SUPPLIED PASSAGE:
______________________________

Indian academician and historian

Rattan Lal Hangloo (born January 2, 1954) is an Indian historian and academic. He is formerly a professor and the head of the history department at the University of Hyderabad. He served as vice-chancellor of the University of Allahabad and University of Kalyani. Born to a Kashmiri Pandit family in Kashmir, Hangloo completed his postgraduate studies at the University of Kashmir in Srinagar and the Jawaharlal Nehru University in New Delhi. After completing his post-doctoral studies, he worked at the University of Kashmir, the North Eastern Hill University, the University of Hyderabad, and the Central University of Punjab. He also served as a teaching faculty in several other universities outside India. Presently, he is an Honorary Vice Chancellor at Noble International University. He has written a number of books on history and provided his expertise on topics such as the nature of the state, agrarian economy, society and technology, political conflict, and the material culture of Kashmir and other Himalayan communities.

Hangloo is also an Urdu language poet who is additionally fluent in Persian, Sanskrit, Hindi, English, and Kashmiri. The Government of India has bestowed upon him the honorary rank of Colonel in recognition of his outstanding contributions as an academic and administrator.

______________________________

SOURCE EXCERPT:

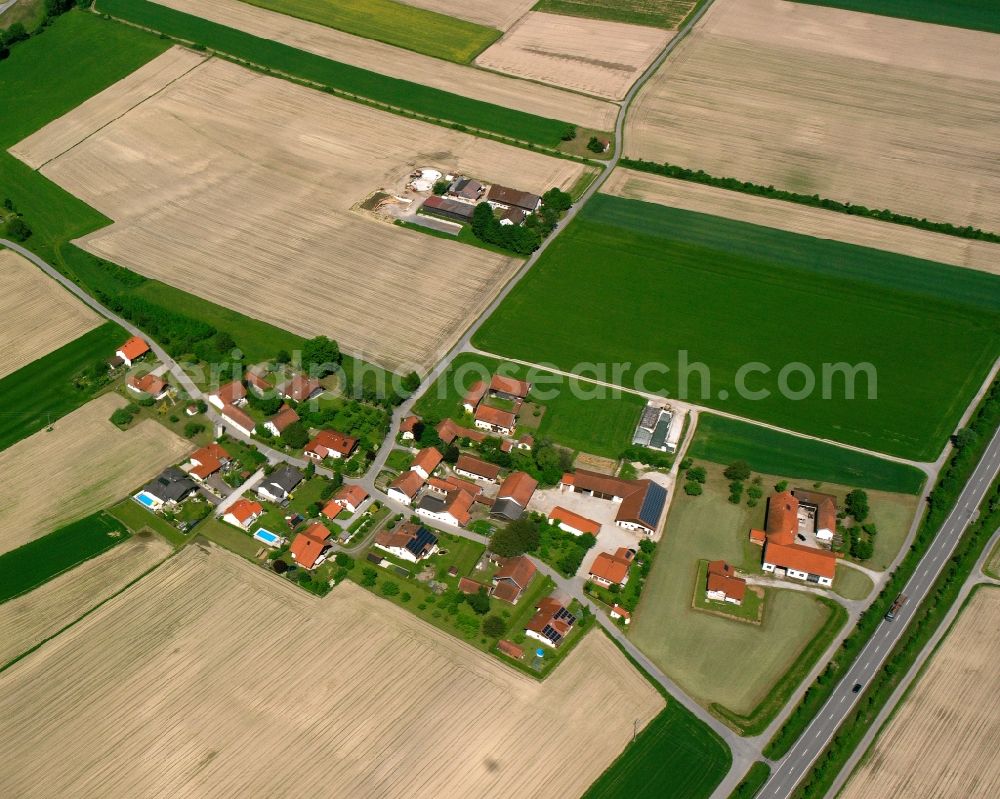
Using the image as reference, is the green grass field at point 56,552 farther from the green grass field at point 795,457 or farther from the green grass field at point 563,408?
the green grass field at point 795,457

______________________________

THE PROBLEM: Pick up the profile of historian Rattan Lal Hangloo where it ends and continue writing it. The data has no connection to the text about Rattan Lal Hangloo.

WRITTEN ANSWER:
== Early life and education ==

Rattan Lal Hangloo was born on January 2, 1954, to a Pandit family at Hangalgund village, Anantnag district in Kashmir Valley, India. His mother was Rupa Pandita Hangloo, and his father was Radha Krishna Hangloo. Both of his parents were farmers. He finished his early studies in the Kashmir Valley. He obtained his Bachelor of Arts from the Government Degree College, Anantnag and Master of Arts from the University of Kashmir. In 1978 he then joined the Master of Philosophy course at the Centre for Historical Studies, Jawaharlal Nehru University, New Delhi and completed it in 1979, the title of his thesis was 'History of Agrarian System of Kashmir -1846-1900.' In 1980 he was registered for the Doctor of Philosophy course at the Centre for Historical Studies, Jawaharlal Nehru University, New Delhi and completed it in 1982. His Doctor of Philosophy thesis title was ' History of Rural Economy of Kashmir - 1846-1900.' Following his doctorate in philosophy, he was awarded a Jawaharlal Nehru University post-doctoral fellow at the Centre for Historical Studies. He finished the post-doctoral course in 1982–1983 with a thesis titled 'Indo-Central Asians Relations 1800-1900.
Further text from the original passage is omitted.